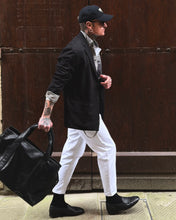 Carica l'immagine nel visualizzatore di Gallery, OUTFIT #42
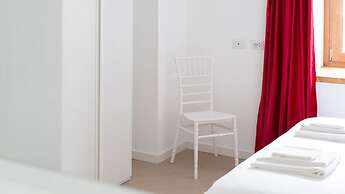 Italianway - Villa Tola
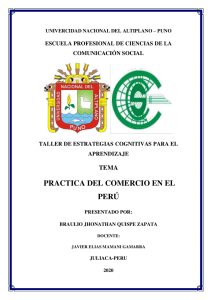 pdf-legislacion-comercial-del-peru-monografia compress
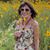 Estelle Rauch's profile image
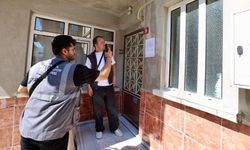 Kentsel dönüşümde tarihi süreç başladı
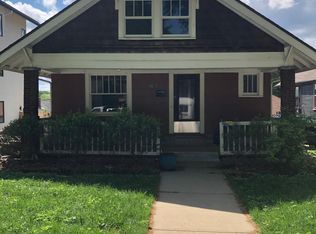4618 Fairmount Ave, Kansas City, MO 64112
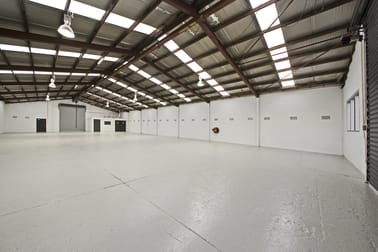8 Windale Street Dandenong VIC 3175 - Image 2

======

Your goal
Quote the text of all seven records above word for word, omitting the pictures.

Task response
 Carica l'immagine nel visualizzatore di Gallery, OUTFIT #42
 Italianway - Villa Tola
 pdf-legislacion-comercial-del-peru-monografia compress
 Estelle Rauch's profile image
 Kentsel dönüşümde tarihi süreç başladı
4618 Fairmount Ave, Kansas City, MO 64112
8 Windale Street Dandenong VIC 3175 - Image 2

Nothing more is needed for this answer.